• **WHAT TO WORK ON**
Render the material as a two-column Markdown table headed "Row" and "Text," one numbered row per line, with blank lines left out. Begin at the line that contains "What physical distance" and stop after the last line of the material.

* * * * *

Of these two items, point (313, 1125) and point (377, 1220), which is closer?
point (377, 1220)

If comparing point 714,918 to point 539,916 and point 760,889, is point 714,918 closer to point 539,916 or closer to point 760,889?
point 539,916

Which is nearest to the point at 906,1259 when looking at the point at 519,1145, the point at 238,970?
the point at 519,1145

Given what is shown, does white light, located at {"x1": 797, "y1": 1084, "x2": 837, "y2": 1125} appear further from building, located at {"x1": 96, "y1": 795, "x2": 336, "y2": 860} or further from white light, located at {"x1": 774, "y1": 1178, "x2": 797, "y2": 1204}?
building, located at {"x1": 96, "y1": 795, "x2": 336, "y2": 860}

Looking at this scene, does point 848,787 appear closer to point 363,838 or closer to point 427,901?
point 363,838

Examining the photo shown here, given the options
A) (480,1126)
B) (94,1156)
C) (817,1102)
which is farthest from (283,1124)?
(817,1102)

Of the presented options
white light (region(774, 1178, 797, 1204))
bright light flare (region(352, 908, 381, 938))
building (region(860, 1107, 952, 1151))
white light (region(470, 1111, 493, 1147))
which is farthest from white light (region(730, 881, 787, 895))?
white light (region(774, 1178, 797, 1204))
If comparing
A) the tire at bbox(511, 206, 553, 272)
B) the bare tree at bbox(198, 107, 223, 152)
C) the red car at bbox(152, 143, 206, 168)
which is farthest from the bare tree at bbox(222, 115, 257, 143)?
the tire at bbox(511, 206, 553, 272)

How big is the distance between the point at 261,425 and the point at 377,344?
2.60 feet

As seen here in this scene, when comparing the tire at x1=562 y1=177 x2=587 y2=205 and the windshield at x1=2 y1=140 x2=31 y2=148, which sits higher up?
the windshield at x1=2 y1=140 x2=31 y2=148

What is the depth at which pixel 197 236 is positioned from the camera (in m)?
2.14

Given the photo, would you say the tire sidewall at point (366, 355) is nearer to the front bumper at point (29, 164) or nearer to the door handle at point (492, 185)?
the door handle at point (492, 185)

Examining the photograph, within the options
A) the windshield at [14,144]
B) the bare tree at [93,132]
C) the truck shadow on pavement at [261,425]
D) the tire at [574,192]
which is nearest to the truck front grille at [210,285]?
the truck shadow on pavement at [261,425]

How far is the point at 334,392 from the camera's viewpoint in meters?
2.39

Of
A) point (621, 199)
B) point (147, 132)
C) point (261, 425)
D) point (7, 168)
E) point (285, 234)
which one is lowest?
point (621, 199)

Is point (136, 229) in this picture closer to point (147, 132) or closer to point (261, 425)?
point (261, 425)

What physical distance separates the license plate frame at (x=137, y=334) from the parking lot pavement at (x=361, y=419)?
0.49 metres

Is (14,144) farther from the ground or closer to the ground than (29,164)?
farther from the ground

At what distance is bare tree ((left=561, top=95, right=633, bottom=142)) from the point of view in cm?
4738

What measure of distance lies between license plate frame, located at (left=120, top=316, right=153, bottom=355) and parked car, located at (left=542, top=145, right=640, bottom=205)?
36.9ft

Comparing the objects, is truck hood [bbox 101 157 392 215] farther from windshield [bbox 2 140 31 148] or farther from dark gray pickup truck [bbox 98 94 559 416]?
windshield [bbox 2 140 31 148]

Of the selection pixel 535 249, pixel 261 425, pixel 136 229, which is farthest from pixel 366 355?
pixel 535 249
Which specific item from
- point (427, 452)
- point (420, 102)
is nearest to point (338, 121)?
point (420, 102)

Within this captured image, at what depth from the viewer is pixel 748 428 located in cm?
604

* * * * *

• **TASK RESULT**
| Row | Text |
|---|---|
| 1 | What physical distance separates the license plate frame at (x=137, y=334) from the parking lot pavement at (x=361, y=419)? |
| 2 | 0.49 metres |
| 3 | Is (14,144) farther from the ground or closer to the ground than (29,164)? |
| 4 | farther from the ground |
| 5 | At what distance is bare tree ((left=561, top=95, right=633, bottom=142)) from the point of view in cm? |
| 6 | 4738 |
| 7 | What measure of distance lies between license plate frame, located at (left=120, top=316, right=153, bottom=355) and parked car, located at (left=542, top=145, right=640, bottom=205)? |
| 8 | 36.9ft |
| 9 | Comparing the objects, is truck hood [bbox 101 157 392 215] farther from windshield [bbox 2 140 31 148] or farther from dark gray pickup truck [bbox 98 94 559 416]? |
| 10 | windshield [bbox 2 140 31 148] |
| 11 | Of the selection pixel 535 249, pixel 261 425, pixel 136 229, which is farthest from pixel 366 355? |
| 12 | pixel 535 249 |
| 13 | Which specific item from |
| 14 | - point (427, 452) |
| 15 | - point (420, 102) |
| 16 | is nearest to point (338, 121)? |
| 17 | point (420, 102) |
| 18 | Within this captured image, at what depth from the viewer is pixel 748 428 located in cm? |
| 19 | 604 |